#### ABOUT THIS EXERCISE:
Please output the section of the listing below that opens with the line containing "aDirector = new Director(aBuilder)" and closes with the line containing "Padrões de Projeto 39", exactly and with nothing else.

#### RECORDS TO USE:
* * * *

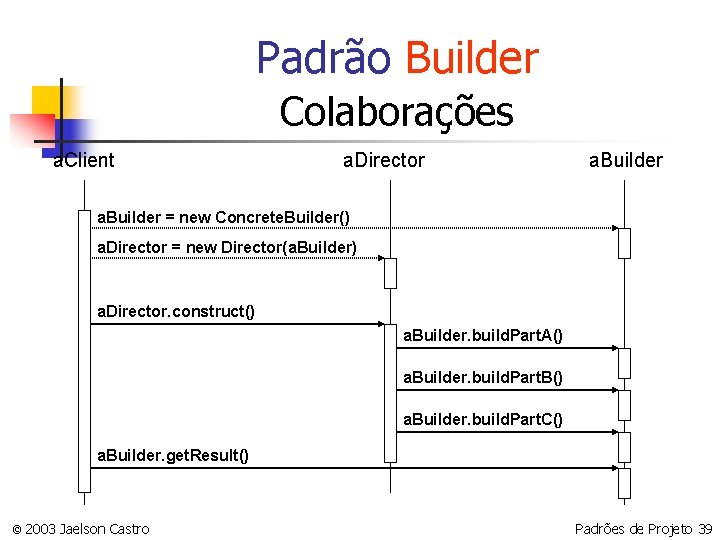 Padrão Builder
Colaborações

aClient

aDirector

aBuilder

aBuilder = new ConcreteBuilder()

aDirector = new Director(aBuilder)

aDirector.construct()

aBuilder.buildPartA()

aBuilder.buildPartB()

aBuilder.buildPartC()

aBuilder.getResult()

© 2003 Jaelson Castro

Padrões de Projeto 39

* * * *

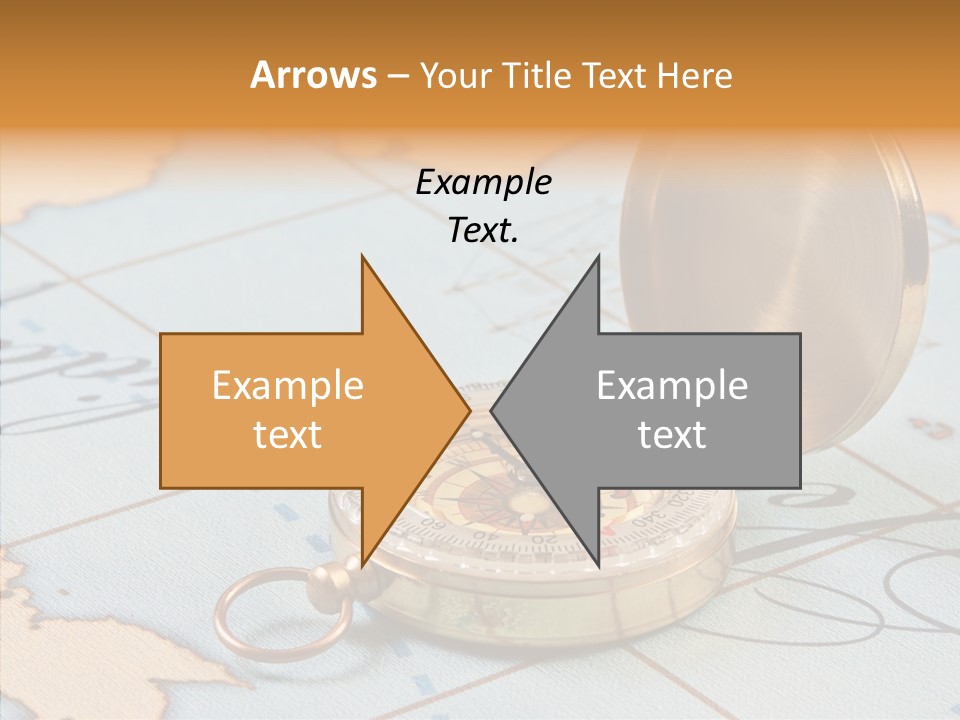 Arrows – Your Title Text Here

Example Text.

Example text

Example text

* * * *

#### SOLUTION FOR THIS EXERCISE:
aDirector = new Director(aBuilder)

aDirector.construct()

aBuilder.buildPartA()

aBuilder.buildPartB()

aBuilder.buildPartC()

aBuilder.getResult()

© 2003 Jaelson Castro

Padrões de Projeto 39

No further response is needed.